#### CHALLENGE
Starting at the line with "The captured photo" in it, reproduce each line below through the last one, exactly, and include nothing else.

#### AVAILABLE DATA
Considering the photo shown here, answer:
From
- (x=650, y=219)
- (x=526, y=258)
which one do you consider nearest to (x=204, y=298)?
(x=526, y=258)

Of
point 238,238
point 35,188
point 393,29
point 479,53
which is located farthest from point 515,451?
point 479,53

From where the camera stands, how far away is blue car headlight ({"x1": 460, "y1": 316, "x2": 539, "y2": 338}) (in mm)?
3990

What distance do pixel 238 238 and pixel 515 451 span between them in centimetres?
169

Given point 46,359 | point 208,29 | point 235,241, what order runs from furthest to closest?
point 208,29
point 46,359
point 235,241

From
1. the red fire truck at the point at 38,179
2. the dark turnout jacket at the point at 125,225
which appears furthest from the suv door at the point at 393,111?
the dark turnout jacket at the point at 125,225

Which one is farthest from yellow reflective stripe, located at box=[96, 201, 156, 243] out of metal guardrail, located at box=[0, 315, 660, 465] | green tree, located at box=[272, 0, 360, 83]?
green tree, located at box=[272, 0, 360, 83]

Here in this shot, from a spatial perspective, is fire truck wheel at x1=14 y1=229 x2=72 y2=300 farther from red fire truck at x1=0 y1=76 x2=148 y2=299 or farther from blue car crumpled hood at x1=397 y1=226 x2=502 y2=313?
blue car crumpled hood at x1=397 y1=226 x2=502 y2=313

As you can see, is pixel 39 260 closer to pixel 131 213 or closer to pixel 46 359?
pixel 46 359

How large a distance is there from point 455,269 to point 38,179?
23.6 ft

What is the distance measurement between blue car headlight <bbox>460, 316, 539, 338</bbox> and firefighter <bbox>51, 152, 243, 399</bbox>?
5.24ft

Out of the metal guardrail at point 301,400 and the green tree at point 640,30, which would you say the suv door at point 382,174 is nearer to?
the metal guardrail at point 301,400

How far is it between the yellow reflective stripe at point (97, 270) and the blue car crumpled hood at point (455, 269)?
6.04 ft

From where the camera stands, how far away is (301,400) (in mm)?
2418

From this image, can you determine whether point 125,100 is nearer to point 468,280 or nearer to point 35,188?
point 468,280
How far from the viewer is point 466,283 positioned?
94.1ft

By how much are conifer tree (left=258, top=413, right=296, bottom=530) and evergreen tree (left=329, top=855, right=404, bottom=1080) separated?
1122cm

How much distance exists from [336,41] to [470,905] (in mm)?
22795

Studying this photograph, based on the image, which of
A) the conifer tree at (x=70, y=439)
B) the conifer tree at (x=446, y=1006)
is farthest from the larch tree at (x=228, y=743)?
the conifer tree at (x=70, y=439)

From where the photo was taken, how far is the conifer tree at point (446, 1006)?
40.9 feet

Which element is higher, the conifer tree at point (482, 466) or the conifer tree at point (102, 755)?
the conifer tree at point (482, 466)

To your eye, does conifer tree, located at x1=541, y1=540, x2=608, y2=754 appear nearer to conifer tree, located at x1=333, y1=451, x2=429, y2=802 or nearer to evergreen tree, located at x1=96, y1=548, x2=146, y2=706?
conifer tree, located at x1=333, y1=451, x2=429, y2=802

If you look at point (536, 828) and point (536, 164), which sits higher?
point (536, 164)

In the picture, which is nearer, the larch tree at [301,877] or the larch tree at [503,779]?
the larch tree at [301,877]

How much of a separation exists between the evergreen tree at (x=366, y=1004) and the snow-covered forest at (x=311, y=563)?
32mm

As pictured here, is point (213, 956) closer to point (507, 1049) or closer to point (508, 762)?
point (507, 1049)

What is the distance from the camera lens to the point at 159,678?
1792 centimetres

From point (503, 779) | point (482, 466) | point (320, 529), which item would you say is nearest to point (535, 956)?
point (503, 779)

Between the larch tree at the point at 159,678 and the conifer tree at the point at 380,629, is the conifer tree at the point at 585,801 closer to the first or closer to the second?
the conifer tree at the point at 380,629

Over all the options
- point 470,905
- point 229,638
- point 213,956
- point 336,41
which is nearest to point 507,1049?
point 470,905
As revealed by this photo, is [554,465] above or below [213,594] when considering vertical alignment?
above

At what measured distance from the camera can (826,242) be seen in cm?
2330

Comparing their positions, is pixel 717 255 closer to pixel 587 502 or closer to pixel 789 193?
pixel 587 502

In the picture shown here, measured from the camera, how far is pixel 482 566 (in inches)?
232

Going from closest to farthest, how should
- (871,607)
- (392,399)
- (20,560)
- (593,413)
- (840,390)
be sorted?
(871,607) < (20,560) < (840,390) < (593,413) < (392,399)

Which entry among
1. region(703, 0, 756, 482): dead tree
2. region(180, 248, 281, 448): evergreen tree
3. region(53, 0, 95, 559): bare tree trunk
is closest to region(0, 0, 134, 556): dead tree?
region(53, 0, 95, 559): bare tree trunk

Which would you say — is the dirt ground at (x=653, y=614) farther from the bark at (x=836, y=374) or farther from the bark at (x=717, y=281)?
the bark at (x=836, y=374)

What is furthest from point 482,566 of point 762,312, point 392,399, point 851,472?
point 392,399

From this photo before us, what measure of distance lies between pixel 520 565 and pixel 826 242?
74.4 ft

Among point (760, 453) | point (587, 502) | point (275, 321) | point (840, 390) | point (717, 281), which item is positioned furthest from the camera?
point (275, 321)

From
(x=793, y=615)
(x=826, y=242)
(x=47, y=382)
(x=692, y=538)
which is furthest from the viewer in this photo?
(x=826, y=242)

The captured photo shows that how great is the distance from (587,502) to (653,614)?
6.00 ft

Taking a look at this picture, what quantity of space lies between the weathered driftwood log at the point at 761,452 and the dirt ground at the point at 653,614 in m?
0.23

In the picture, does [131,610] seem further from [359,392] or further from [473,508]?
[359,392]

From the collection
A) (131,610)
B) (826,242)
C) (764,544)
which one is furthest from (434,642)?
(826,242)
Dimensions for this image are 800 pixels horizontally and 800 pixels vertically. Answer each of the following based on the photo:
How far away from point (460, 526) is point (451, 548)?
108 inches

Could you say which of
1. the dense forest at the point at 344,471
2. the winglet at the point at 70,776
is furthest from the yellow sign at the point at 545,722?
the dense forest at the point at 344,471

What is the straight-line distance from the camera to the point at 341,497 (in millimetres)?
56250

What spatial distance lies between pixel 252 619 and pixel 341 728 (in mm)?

#### EXERCISE RESPONSE
The captured photo shows that how great is the distance from (587,502) to (653,614)?
6.00 ft

Taking a look at this picture, what quantity of space lies between the weathered driftwood log at the point at 761,452 and the dirt ground at the point at 653,614 in m?
0.23

In the picture, does [131,610] seem further from [359,392] or further from [473,508]?
[359,392]

From the collection
A) (131,610)
B) (826,242)
C) (764,544)
which one is furthest from (434,642)?
(826,242)
Dimensions for this image are 800 pixels horizontally and 800 pixels vertically. Answer each of the following based on the photo:
How far away from point (460, 526) is point (451, 548)?
108 inches

Could you say which of
1. the dense forest at the point at 344,471
2. the winglet at the point at 70,776
is furthest from the yellow sign at the point at 545,722?
the dense forest at the point at 344,471

What is the straight-line distance from the camera to the point at 341,497 (in millimetres)?
56250

What spatial distance lies between pixel 252 619 and pixel 341 728 (in mm)?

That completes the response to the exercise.